Extract every line below that contains the word "site".

━━━━━ Data for review ━━━━━

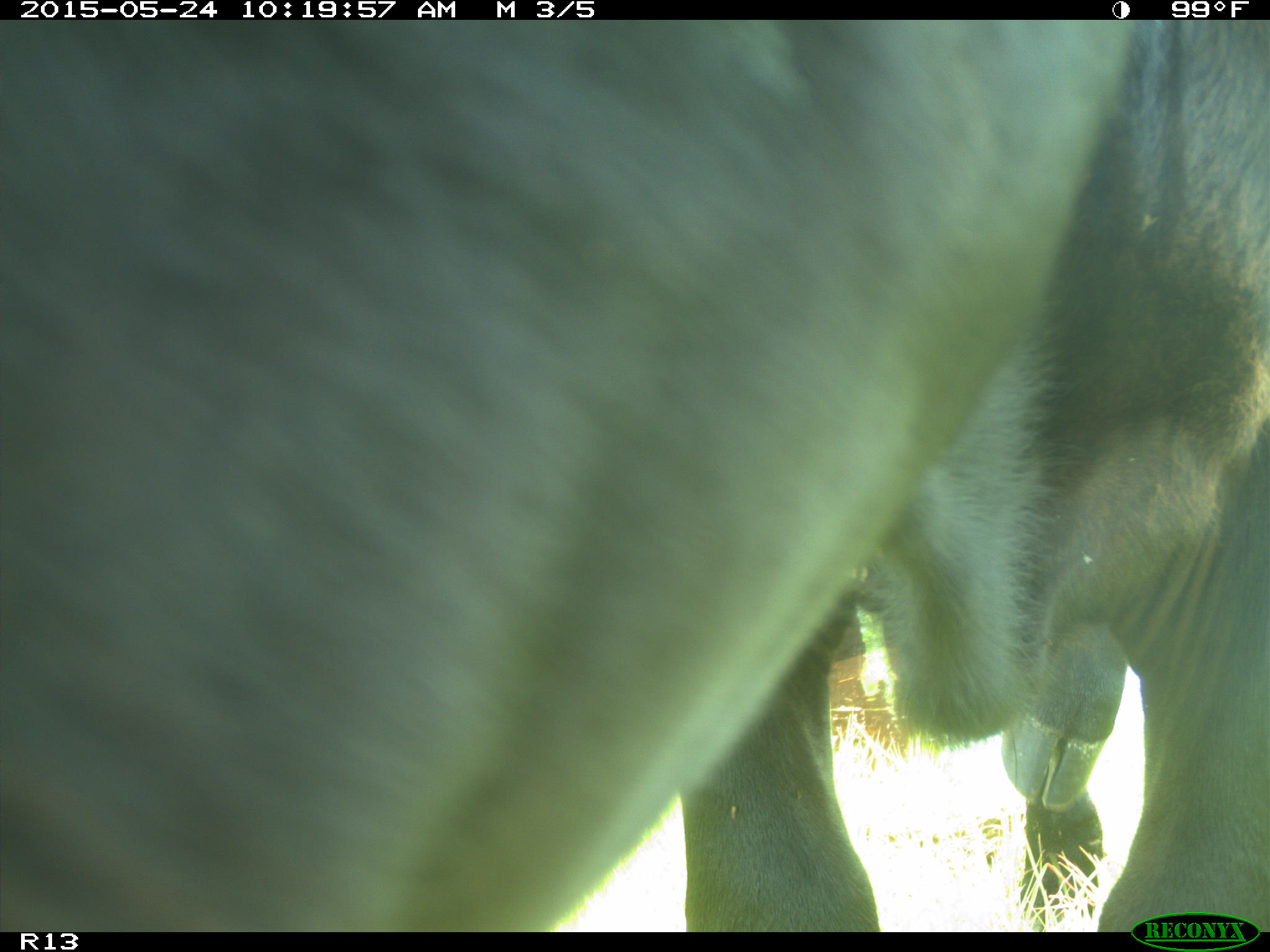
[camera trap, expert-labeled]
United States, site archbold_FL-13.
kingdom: Animalia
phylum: Chordata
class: Mammalia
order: Artiodactyla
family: Bovidae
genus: Bos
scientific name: Bos taurus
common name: domestic cow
Bos taurus (domestic cow).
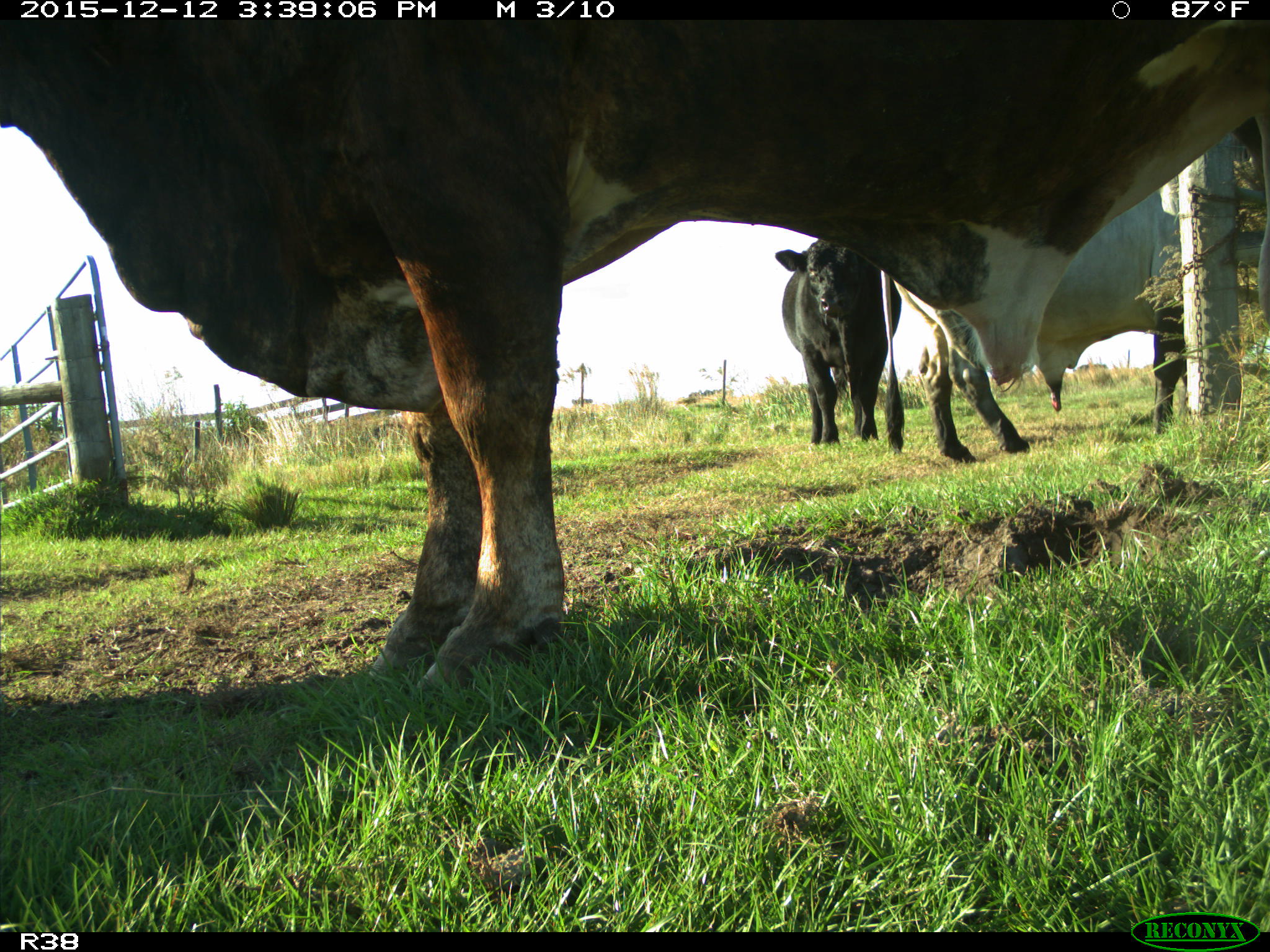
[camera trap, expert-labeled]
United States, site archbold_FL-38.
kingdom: Animalia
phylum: Chordata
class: Mammalia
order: Artiodactyla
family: Bovidae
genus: Bos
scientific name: Bos taurus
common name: domestic cow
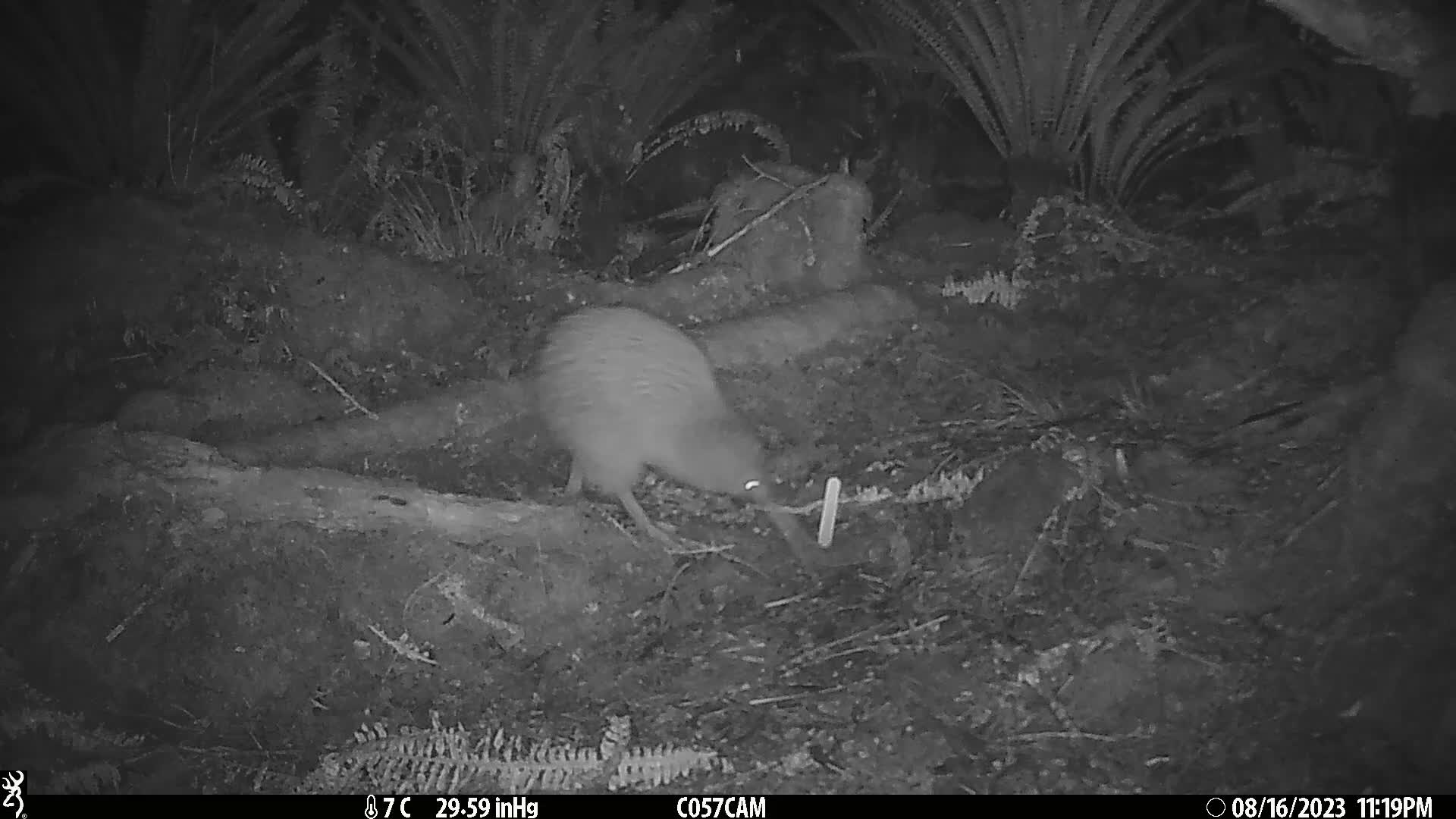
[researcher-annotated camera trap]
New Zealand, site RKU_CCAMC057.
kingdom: Animalia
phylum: Chordata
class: Aves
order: Apterygiformes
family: Apterygidae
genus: Apteryx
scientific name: Apteryx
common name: kiwi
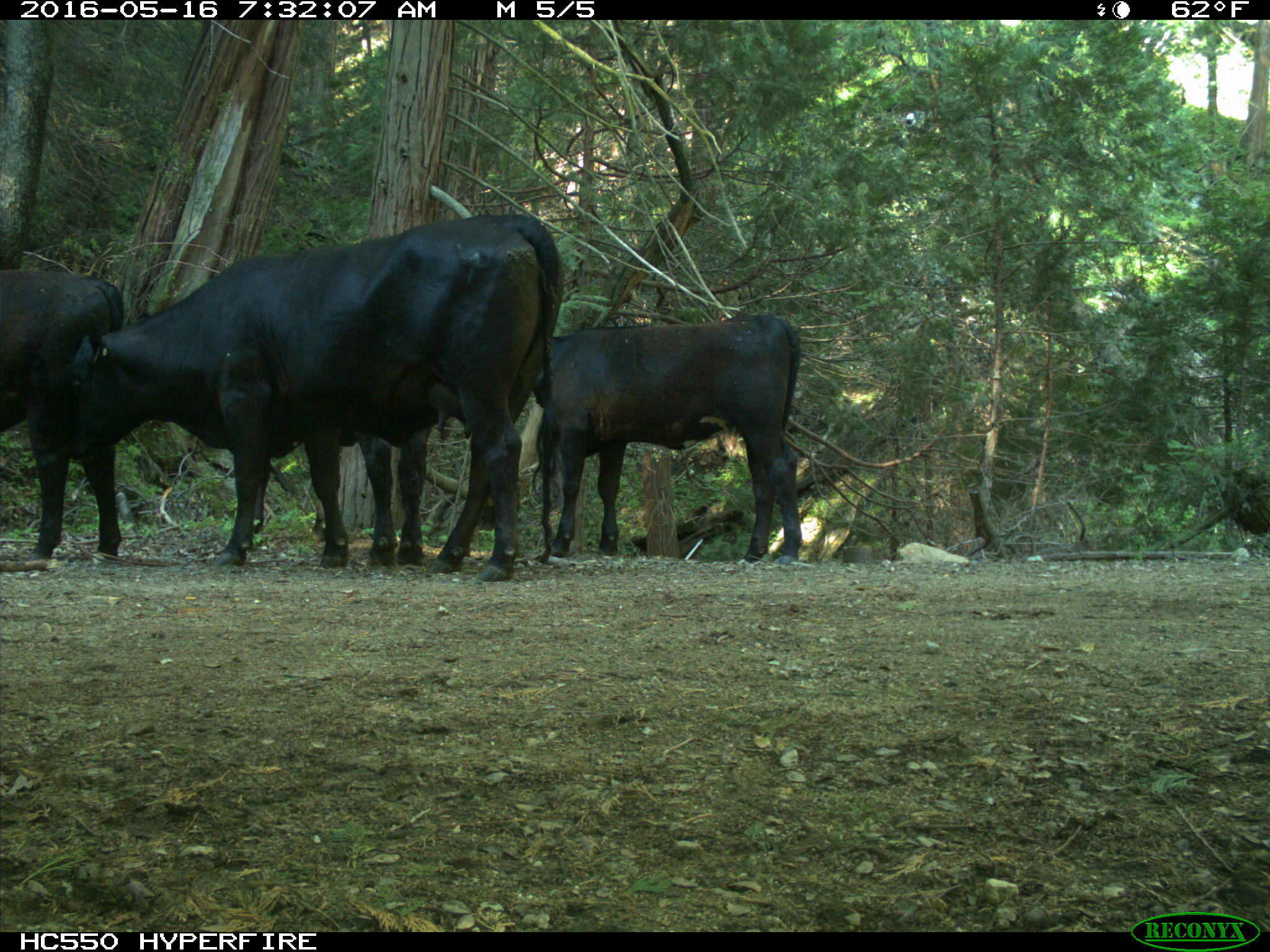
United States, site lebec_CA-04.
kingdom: Animalia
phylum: Chordata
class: Mammalia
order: Artiodactyla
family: Bovidae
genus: Bos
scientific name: Bos taurus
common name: domestic cow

━━━━━

> _Written response_:
United States, site archbold_FL-13.
United States, site archbold_FL-38.
New Zealand, site RKU_CCAMC057.
United States, site lebec_CA-04.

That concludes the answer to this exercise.